= Samuel Heywood (Berkeley) =

American politician from California

Samuel Heywood (November 16, 1833 – May 9, 1903) was an American politician and prominent early resident of Berkeley, California. He served as the President of the Town Board of Trustees, during 1889 to 1890.

== Biography ==
Samuel Heywood was born on November 16, 1833, in St. Stephen, New Brunswick in Canada. His parents were Zimri Brewer Heywood and Hannah Cooper. The Heywood family came to California in the 1850s, settling on the east shore of San Francisco Bay in an area which became the unincorporated town of Ocean View, and later, West Berkeley. Zimri established a lumber yard at a small pier at what is now the foot of Delaware Street in the 1850s. He joined with the original builder of the pier, sea captain James H. Jacobs, to improve and enlarge it into a full-fledged freight wharf, thenceforth called the Heywood and Jacobs Wharf.

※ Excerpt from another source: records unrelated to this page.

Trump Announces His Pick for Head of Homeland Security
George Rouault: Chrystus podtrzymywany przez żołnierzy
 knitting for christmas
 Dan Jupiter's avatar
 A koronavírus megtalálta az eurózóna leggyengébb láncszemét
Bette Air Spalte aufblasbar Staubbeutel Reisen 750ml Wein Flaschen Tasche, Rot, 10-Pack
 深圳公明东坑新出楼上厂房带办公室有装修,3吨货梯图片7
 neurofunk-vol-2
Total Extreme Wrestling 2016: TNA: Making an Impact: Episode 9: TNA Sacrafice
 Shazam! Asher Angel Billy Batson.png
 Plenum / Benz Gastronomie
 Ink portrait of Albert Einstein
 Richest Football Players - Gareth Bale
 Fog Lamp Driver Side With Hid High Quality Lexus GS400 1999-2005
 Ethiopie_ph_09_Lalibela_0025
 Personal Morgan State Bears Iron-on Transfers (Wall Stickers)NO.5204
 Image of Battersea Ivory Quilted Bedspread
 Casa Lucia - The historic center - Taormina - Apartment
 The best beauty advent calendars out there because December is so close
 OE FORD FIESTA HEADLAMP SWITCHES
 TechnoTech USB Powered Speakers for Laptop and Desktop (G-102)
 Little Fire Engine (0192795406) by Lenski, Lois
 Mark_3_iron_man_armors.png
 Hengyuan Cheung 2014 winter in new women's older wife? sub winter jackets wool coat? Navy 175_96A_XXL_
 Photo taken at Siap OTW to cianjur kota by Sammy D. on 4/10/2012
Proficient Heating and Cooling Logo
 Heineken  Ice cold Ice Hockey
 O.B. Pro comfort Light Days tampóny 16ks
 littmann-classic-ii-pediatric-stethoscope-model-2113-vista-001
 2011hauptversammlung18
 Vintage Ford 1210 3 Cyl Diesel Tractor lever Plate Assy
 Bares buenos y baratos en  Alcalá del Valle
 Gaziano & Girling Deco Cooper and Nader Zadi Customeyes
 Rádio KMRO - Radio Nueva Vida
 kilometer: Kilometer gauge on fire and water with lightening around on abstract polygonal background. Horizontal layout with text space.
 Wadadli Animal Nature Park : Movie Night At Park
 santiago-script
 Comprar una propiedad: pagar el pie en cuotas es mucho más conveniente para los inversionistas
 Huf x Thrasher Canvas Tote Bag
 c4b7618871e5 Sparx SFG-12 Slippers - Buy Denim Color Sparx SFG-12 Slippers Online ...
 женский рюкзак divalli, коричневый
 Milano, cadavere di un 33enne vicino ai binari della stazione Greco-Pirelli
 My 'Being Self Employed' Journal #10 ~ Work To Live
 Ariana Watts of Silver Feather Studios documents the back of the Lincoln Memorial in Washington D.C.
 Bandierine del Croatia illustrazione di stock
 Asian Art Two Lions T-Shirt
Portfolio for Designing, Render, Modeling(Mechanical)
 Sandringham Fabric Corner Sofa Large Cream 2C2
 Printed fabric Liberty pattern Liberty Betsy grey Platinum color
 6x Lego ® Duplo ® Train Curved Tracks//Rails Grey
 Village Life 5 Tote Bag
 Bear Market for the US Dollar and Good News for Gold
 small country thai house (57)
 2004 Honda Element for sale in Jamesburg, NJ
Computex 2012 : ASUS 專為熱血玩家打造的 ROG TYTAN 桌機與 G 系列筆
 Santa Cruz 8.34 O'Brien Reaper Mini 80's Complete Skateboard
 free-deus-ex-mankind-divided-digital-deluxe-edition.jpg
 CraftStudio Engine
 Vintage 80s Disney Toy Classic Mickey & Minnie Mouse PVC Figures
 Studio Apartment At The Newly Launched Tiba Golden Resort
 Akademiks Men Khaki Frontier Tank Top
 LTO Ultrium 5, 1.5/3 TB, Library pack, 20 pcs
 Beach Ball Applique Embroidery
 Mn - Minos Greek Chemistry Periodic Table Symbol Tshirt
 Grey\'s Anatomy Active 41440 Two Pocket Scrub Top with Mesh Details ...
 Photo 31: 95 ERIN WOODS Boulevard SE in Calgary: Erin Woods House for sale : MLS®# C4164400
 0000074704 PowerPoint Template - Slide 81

Samuel Heywood married Emma Frances Dingley on May 4, 1874. They had five children: Frank Brewer Heywood (1875–1935), Amy Heywood Oakley (1876–1940), Henrietta Mae Heywood Rose (1879–1910), Gertrude B. Heywood (1880–1927), and Charles Dingley Heywood (1881-1957). His son Charles served as Mayor of the City of Berkeley from 1913 to 1915 and as its Postmaster from 1925 to 1933.

Samuel died in Berkeley on May 9, 1903. His widow died in Berkeley on September 30, 1945.